Josephus, a chronicler of his time, places John in history. He mentions John’s baptising activities, the fact that he called people to repentance and notes that the crowds of people who were coming to hear John worried Herod, so he had John killed.[6]
The Gospel writers on the other hand place John within the divine plan and within the tradition of their religious scripture. For Mark and the others John is a prophet in the fiery Elijah mould, who is not only a voice crying in the wilderness because he speaks a truth others do not want to hear, but he preaches in a real wilderness.
John performs the Gospel curtain raiser on the very stage where Elijah was carried up to heaven in a whirlwind accompanied by a chariot of fire.
With no birth narrative Mark portrays the beginning of Jesus’ ministry on this stage of religious heritage, that may lack the special effects of Weta Workshop, but certainly shows the craft of a master storyteller.

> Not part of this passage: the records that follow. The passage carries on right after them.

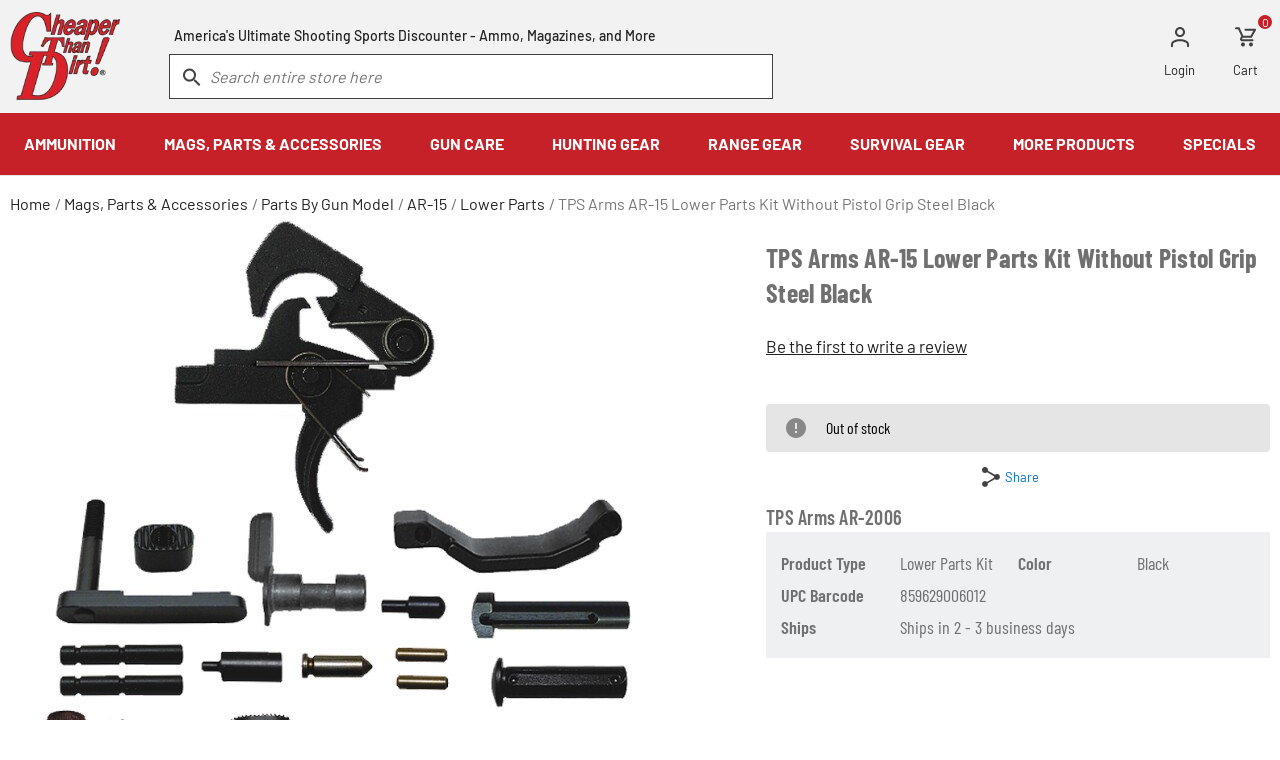

--- FILE ---
content_type: text/css
request_url: https://www.cheaperthandirt.com/media/css/8b0ea4cab83e5a645cb8832d83eb4c17-min.css
body_size: 649
content:
:not(.b-cms-hero-image-item){background:none !important;color:#000 !important}html{margin:0 !important;padding:0 !important}body{background:#fff !important}h1,h2{font-size:1rem}a{color:#2976c9 !important}td,th{color:#2f2f2f !important;border-color:#ccc !important}#agechecker-modal,.b-header-small-nav,.b-hp-hero:after,.b-hp-hero:before,.footer-container,.header-container,.l-header--sticky .l-header__logo .b-header-logo__icon-small,.l-header__right,.l-header__top-nav,.l-page__breadcrumbs,.l-page__footer,.l-page__header,.nav-container,.p-category__bottom-toolbar,.p-category__top-toolbar,.sumome-share-client-wrapper,.uwy,[onclick="window.print()"]{display:none !important}.page-print .data-table .cart-tax-total{background-position:100% -54px}.l-header--sticky .l-header__logo .b-header-logo__icon,.page-print .data-table .cart-tax-info{display:block !important}.col2-set .col-1,.col2-set .col-2{padding:1% 0}.data-table{border-collapse:collapse}.data-table td,.data-table th{vertical-align:middle;border:1px solid #ccc;padding:5px}.data-table thead th{padding:3px 8px;font-size:16px;background:#eee !important}.data-table tbody .product-name{font-weight:normal}.data-table tbody.odd tr{background:none !important}.data-table tbody.even tr{background:#f9f9f9 !important}.data-table tbody.last tr.last td,.data-table tbody:last-child tr.last td{border-bottom:1px solid #d9dde3 !important}.b-category-layer-filter__options .b-category-layer-filter__option-name:before,.b-cms-hero-image-item{background-color:transparent}.b-frame,.b-header-small-nav,.b-image,.b-popular-ammo__item,.b-product-list-item__gallery,.block-info--nav,.block-info--toc,.content-box__wrapper,.e-button,.l-header--sticky{box-shadow:unset}.block-info--nav:before{background:0;border:1px solid #000}.content-box .content-box__container,.content-box .content-box__data,.content-box--high .content-box__container,.content-box--high .content-box__data,.e-button{border:1px solid #000}.b-category-layer-filter__options .b-category-layer-filter__option-name--active:after,.content-box--high .content-box__container{border-color:#000}[fill="#fff"]{fill:#000}.print-head address{margin-bottom:2.25rem}.buttons-set{margin-top:3rem}.buttons-set .button{cursor:pointer}@media(max-width:359px){.l-header__logo{margin-left:0 !important}}@media(max-width:767.98px){.l-header__logo{position:static;transform:unset}}@media(min-width:768px){.l-page:before,.l-page__breadcrumbs{display:none !important}.col2-set{display:flex;gap:20px}.col2-set>div{min-width:250px}}@media(min-width:1024px){.b-toolbar:after,.b-toolbar:before{display:none !important}}@media print{body{font-size:12px !important}.data-table tfoot{display:table-row-group;page-break-inside:avoid}.buttons-set{display:none}.col2-set{display:flex;gap:20px;justify-content:space-between}.col2-set>div{min-width:300px}}


--- FILE ---
content_type: image/svg+xml
request_url: https://cdn.cheaperthandirt.com/skin/frontend/cheaperthandirt/default/images/components/blocks/global/back-to-top/arrow-up.svg
body_size: -103
content:
<svg xmlns="http://www.w3.org/2000/svg" width="13" height="13" y="21"><path fill="#FFF" d="M6.493.092L-.043 6.574 1.99 8.562l3.016-2.98v6.424h3.01V5.581l2.996 3.017 1.997-2.036z"/></svg>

Unlike Josephus, who wants to record the facts, Mark is a true evangelist who uses story, metaphor and allusion so his readers do not only know about Jesus but feel the Christ presence in their very being. In this episode Mark is not just telling us that John prepared the way for Jesus, he is calling us to also speak uncomfortable truths.
Mark is calling us to be the ones that cry out in our own secular wilderness of market forces, child poverty, domestic violence and a growing gap between rich and poor. Like so many others we may just be the odd one out, the one woman at the meeting who ends up being secretary for twelve years. But just as Rosa Parks was surrounded by a community of those determined for change, we are all part of the Community of Christ, part of the church. Advent is a season of preparation and over two thousand years Mark’s Gospel calls us each to be the voice that cries in the wilderness.
We prepare to celebrate the birth of Jesus more than two thousand years ago. We must also make the unpopular prophetic calls that simply seem to be voices crying in the wilderness.
Yet our voice crying in the wilderness can still prepare the way for the birth of Christ in the hearts and minds of the people of our world.
[1] Maurice Andrew The Old Testament in Aotearoa New Zealand (Wellington: DEFT 1999) p.443
[2] William Whiston Trans The Works of Josephus (Peabody, Massachusetts,1989), p.484.
[3] Jeff Bell The Press (28th November 2023) p14
[4] https://time.com/3603948/jesse-jackson-rosa-parks/
[5] http://www.huffingtonpost.com/paul-schmitz/how-change-happens-the-re_b_6237544.html
[6] William Whiston Trans The Works of Josephus (Peabody, Massachusetts,1989), p.484.